Windell said CemAir claimed the tacit agreement commenced upon the termination of the ELA on 30 April 2023.

Payments and non-payment

However, CemAir had never settled a full invoice issued by Swissport in respect of the leased equipment pursuant to its claimed tacit agreement, and most payments were only made after this application was launched.

Windell said there is no indication the parties engaged in any conduct that would suggest an offer and acceptance or a meeting of the minds on the terms of the purported tacit agreement.

She said Swissport’s comprehensive response to CemAir’s claims and the commercially prejudicial terms of the tacit agreement with respect to Swissport demonstrate that the parties were consistently at odds and that no agreement was reached.

She said CemAir’s reliance on the email dated 23 June 2023, in which Swissport attached three invoices for payment, is in her view not sufficient to prove the existence of a tacit agreement.

Windell said Swissport confirmed it was merely attempting to recover at least part of the substantial monies owed to it by CemAir and it was by no means an indication of the existence of a tacit agreement.

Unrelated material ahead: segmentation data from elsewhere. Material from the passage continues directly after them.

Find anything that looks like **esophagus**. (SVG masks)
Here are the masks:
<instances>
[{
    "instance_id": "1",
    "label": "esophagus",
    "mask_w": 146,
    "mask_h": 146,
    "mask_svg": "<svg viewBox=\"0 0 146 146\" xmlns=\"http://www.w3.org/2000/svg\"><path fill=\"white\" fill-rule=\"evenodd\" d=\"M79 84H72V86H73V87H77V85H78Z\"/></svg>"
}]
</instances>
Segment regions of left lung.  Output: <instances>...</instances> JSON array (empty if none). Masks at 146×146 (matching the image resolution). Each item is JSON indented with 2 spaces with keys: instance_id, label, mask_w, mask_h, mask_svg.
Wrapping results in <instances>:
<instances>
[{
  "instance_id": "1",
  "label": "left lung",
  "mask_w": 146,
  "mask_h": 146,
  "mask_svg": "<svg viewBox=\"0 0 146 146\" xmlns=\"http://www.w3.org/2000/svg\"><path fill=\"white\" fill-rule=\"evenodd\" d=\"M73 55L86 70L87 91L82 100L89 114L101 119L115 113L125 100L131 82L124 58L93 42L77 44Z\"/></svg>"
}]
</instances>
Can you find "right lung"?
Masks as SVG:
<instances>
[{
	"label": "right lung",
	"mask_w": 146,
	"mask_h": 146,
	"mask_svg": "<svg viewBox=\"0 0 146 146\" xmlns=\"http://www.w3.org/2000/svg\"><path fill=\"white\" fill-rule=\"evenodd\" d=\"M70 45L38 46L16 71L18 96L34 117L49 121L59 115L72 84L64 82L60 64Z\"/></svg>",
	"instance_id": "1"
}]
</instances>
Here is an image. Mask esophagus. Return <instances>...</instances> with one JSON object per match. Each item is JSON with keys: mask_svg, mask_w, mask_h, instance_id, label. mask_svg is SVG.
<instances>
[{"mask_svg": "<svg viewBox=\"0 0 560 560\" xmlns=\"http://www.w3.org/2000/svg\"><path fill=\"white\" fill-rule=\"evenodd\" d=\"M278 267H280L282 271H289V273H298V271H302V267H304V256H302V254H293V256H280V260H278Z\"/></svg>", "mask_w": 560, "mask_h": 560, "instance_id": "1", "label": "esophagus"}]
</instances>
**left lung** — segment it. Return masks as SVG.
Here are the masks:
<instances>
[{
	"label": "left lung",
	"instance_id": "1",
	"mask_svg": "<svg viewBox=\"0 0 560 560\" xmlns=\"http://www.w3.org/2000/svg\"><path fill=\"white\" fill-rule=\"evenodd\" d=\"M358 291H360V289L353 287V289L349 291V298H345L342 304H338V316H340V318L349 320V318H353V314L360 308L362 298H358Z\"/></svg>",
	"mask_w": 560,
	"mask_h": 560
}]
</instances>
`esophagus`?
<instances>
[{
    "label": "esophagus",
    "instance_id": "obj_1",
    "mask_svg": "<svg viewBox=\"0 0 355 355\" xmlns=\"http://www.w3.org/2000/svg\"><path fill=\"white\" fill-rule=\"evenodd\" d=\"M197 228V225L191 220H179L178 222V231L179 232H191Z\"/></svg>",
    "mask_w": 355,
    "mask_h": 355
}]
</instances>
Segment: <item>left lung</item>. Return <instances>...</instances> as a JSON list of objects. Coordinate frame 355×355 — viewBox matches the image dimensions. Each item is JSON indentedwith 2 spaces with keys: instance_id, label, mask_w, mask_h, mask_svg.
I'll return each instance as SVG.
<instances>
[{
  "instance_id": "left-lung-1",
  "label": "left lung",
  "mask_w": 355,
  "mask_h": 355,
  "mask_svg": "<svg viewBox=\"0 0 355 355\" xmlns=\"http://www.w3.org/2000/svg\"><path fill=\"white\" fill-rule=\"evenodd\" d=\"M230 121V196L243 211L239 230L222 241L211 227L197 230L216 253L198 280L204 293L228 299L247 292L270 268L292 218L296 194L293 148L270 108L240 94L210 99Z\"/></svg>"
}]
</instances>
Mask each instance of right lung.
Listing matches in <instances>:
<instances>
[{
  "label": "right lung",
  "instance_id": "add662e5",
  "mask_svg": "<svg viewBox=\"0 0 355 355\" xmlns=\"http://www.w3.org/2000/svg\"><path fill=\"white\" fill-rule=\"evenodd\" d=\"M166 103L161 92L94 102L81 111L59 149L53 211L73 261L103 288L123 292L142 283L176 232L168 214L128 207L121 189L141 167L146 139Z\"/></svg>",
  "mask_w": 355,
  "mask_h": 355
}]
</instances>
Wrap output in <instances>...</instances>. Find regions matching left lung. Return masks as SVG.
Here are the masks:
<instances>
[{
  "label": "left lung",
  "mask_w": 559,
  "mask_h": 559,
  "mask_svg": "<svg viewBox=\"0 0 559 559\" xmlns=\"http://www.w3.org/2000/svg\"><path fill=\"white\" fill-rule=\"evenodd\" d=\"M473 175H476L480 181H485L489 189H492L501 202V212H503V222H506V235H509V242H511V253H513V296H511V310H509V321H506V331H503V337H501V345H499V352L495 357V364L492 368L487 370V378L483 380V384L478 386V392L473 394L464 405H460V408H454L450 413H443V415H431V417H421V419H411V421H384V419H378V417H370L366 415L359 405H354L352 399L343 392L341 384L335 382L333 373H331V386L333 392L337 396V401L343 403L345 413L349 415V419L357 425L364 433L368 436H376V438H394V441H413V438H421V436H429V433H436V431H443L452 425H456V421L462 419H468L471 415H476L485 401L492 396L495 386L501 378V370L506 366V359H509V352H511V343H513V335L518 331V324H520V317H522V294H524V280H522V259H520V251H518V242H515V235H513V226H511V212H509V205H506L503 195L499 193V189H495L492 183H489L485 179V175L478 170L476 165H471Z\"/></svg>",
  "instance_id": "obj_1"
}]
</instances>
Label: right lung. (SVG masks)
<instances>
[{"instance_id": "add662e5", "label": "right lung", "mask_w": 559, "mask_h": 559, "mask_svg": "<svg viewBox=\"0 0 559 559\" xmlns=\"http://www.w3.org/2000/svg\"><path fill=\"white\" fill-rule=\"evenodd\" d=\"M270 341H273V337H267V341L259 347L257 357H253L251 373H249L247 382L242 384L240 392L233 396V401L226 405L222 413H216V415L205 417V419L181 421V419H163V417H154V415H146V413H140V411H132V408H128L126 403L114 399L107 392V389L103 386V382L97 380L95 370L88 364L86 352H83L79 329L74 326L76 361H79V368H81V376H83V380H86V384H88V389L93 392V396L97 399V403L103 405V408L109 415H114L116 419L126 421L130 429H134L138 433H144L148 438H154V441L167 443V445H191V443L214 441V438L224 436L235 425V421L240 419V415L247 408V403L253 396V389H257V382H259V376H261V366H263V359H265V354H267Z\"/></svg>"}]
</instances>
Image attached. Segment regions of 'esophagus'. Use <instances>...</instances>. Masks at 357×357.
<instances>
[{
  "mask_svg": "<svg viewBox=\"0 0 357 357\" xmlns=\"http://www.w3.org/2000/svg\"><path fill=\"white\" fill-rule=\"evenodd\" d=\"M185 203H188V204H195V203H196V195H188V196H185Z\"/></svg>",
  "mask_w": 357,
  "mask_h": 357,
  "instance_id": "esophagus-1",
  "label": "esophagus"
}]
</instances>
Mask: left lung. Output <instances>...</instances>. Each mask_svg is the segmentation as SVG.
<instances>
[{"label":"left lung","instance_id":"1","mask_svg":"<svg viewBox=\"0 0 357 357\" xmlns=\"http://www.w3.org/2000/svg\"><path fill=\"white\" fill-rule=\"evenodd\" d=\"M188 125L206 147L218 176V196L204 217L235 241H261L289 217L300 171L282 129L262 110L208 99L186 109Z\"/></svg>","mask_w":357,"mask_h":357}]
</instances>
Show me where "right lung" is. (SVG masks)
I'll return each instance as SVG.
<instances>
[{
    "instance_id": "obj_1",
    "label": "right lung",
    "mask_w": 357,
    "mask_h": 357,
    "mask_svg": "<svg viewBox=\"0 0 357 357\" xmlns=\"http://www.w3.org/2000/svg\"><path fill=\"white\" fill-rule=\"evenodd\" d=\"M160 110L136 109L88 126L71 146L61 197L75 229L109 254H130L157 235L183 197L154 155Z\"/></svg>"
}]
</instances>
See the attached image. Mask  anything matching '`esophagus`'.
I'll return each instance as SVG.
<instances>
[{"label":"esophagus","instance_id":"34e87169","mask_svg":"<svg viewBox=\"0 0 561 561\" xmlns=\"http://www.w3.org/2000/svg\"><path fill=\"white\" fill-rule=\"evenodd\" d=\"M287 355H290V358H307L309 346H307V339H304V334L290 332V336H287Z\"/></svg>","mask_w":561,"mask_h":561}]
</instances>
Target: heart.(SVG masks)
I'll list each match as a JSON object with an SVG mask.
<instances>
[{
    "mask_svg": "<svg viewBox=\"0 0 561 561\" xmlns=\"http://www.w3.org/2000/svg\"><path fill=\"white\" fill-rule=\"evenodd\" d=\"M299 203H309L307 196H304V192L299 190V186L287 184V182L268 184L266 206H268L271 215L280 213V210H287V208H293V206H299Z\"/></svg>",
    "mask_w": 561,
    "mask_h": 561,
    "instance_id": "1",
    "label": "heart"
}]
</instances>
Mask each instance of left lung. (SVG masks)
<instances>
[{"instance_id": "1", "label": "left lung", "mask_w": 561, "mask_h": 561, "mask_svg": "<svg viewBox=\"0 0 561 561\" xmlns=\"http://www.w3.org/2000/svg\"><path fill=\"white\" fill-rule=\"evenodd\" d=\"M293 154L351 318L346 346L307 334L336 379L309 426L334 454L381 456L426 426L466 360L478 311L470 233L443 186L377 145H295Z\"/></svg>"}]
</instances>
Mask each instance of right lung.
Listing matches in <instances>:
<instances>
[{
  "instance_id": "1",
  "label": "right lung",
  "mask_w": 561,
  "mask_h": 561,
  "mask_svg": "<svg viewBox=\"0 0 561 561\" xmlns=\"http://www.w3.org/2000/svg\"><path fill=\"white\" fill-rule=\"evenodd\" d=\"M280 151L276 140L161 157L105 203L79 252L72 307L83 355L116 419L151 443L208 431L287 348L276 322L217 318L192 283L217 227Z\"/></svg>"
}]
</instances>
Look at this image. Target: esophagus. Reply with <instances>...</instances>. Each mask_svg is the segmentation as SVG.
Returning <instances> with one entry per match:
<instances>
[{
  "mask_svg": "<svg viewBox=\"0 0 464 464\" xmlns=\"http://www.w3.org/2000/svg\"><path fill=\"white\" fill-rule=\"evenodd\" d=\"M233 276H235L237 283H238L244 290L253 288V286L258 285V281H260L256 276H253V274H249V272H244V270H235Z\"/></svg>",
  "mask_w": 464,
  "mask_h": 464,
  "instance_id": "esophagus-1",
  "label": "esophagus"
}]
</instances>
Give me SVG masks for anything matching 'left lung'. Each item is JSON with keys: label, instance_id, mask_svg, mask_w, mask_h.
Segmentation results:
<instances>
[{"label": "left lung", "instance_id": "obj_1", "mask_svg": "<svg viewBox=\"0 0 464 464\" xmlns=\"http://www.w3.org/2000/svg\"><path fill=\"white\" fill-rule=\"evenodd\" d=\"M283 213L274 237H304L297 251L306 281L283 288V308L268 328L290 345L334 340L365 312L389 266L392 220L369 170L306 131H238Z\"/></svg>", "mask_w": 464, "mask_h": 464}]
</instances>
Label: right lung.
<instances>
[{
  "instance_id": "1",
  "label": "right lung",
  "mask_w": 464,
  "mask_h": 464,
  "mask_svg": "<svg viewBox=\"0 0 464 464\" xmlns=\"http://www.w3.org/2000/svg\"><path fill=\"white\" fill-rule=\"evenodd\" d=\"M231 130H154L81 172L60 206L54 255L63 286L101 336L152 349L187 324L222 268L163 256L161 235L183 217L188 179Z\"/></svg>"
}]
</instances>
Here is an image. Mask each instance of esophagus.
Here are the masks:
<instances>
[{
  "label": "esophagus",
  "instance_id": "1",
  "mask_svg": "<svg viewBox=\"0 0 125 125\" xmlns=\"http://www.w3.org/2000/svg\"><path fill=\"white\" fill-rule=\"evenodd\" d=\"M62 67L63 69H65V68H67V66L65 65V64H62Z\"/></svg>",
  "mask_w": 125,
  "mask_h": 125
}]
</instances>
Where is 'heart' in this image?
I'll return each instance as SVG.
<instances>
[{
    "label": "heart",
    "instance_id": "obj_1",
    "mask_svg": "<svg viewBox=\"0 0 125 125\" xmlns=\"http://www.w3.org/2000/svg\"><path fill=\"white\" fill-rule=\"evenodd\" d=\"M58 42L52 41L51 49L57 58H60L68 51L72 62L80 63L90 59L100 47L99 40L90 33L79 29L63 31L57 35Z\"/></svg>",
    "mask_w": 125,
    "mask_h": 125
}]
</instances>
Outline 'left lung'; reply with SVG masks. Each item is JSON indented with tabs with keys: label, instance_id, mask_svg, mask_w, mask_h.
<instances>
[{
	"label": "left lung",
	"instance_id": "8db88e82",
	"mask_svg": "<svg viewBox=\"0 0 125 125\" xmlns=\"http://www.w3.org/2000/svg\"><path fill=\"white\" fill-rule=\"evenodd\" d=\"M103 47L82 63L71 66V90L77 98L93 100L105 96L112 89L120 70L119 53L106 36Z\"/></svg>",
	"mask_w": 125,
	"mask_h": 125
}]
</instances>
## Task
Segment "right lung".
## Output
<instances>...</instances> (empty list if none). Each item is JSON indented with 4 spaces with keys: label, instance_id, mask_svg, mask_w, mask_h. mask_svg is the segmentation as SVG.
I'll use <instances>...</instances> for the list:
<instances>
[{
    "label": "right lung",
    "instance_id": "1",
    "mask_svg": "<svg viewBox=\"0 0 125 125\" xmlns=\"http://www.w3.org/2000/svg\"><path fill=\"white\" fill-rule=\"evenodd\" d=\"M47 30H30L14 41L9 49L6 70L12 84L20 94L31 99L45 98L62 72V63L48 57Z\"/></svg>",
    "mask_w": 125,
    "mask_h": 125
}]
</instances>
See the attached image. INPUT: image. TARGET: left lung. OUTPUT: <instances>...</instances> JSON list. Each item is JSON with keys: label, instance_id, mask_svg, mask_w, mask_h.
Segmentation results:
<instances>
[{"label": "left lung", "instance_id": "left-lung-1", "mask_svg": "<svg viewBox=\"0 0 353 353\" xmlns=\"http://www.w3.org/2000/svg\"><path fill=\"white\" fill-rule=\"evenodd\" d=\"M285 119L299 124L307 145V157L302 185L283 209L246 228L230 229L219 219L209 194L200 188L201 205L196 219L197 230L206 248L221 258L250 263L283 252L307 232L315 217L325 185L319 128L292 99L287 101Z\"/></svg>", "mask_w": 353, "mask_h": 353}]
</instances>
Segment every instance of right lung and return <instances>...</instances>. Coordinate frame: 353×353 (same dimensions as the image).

She said there is no basis to believe there was any tacit agreement pending a sale agreement – the alleged potential sale agreement claimed by CemAir clearly reached no further than the inquiry or discussion stage, and there was no certainty or undertaking that such a sale agreement would ever come to fruition or would even be possible.

‘Far-fetched’

She said CemAir’s defence, which it disclosed on 31 May 2023 in a letter authored by its in-house legal advisor, was founded on a lien in lieu of a contractual damages claim, as evidenced by the extensive correspondence between the parties.

Windell said no reference was made to the existence of a tacit agreement between the parties that would allow CemAir to retain possession of Swissport’s equipment, and CemAir did not allege the existence of a tacit lease agreement until the answering affidavit was submitted on 30 October 2023.

“The purported tacit agreement is clearly an afterthought in an attempt to escape liability,” she said.

“[CemAir’s] defence of a tacit agreement is untenable and far-fetched and can be rejected outright.

“I am satisfied that the respondent [CemAir] has no legal right to retain possession of the equipment and was unable to show cause why the equipment should not be returned to the applicant [Swissport].”